In the field of asset management, the obligation to make up the shortfall, as a common credit enhancement measure to protect investors' principal and income, is widely used in various asset management products. This case provides a reference for clarifying the relationship between the obligation to make up for the difference and the administrator's duty of diligence (reasonable performance of duties), and has a good exemplary effect. The successful representation of this case also reflects Haihua's solid litigation professional ability and rich experience in handling cases.

In this case, senior partners Sun Li, Shen Hang and Liu Wenting provided full legal services for the client, which was highly praised and recognized by the client.

Brief introduction of the lawyer

Hiways Yongtai lawyer successfully represented the obligor of the shortfall compensation from more than 172 million yuan

Sun Li

Hiways Senior Partner (Limited Interest)

Graduated from East China University of Political Science and Law (LL.B.) and Peking University (LL.M.), Mr. Sun has been engaged in legal work for 30 years, and is proficient in the path and method of dispute resolution such as court litigation and arbitration.

During his tenure in the courts, Mr. Sun has held adjudication positions (senior judges at the fourth level) and management positions in various business departments, handling nearly 2,000 different types of cases. Over the years, some cases have been rated as excellent cases in national or Shanghai courts, and some cases have been selected as cases in the Gazette of the Supreme People's Court and Guiding Cases.

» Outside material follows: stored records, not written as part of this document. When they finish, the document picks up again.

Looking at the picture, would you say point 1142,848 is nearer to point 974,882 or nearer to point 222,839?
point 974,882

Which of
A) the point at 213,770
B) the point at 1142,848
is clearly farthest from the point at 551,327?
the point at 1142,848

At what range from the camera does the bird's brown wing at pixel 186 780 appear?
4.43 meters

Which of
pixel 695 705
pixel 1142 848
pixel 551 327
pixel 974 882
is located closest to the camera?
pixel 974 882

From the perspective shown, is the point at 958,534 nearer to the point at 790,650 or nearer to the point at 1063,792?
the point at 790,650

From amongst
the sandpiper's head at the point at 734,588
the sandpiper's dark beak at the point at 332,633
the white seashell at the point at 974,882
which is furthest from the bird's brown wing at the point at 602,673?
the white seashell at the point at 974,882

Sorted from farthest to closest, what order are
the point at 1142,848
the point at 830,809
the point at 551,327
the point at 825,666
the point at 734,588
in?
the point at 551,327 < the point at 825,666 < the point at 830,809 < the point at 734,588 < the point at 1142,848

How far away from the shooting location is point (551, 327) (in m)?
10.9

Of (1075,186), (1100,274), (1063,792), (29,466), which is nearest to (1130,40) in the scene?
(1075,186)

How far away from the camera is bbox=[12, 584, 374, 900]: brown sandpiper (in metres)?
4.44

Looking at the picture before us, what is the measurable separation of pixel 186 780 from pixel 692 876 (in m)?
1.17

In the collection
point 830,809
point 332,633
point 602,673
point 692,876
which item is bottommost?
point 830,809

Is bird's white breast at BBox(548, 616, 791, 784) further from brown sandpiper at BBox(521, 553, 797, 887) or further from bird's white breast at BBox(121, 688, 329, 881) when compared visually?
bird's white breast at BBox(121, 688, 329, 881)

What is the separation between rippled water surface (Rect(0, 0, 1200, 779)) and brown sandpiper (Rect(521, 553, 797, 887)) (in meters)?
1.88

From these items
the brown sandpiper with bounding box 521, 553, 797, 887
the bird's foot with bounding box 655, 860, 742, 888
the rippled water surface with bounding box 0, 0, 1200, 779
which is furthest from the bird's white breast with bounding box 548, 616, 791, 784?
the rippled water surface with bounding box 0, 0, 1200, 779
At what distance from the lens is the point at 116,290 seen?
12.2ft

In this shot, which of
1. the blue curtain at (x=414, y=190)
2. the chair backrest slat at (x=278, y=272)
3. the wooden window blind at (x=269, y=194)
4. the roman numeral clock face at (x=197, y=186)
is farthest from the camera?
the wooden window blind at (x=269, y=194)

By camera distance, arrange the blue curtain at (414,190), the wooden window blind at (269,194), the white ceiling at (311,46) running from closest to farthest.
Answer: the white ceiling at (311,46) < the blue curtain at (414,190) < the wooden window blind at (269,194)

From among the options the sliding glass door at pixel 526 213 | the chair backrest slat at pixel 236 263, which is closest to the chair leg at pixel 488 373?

In 2016, after leaving the court, he worked as a lawyer, committed to the resolution of various civil and commercial disputes, and served as legal counsel for many government agencies and well-known enterprises such as Qingpu District Party Committee and District Government, Trip.com Group, and Harvest Day Group.

Hiways Yongtai lawyer successfully represented the obligor of the shortfall compensation from more than 172 million yuan

Shen Hang

Hiways Wing Tai lawyer

Mr. Shen Hang holds a master's degree in law from Shanghai University and specializes in civil and commercial dispute resolution in the fields of corporate and commercial affairs, private equity asset management, and construction projects. Mr. Shen has provided various legal services such as corporate compliance, legal counsel and dispute resolution for many financial institutions, state-owned enterprises and institutions, and well-known group companies, and has undertaken a number of difficult and complex cases with large targets. Prior to joining Haihua, Mr. Shen practiced law in a well-known law firm in Shanghai.

Hiways Yongtai lawyer successfully represented the obligor of the shortfall compensation from more than 172 million yuan

Liu Wenting

Hiways Wing Tai lawyer

Ms. Liu Wenting holds a master's degree in law from Hainan University, and specializes in civil and commercial dispute resolution and non-litigation business in the fields of domestic and foreign marriage and family affairs, corporate and commercial affairs, construction projects, and private equity asset management. Mr. Liu has provided high-quality legal services for many well-known enterprise groups, multinational corporations and state-owned enterprises, and has undertaken a number of difficult and complex cases with large targets. Prior to joining Haihua, Mr. Liu practiced law at a well-known law firm in Shanghai.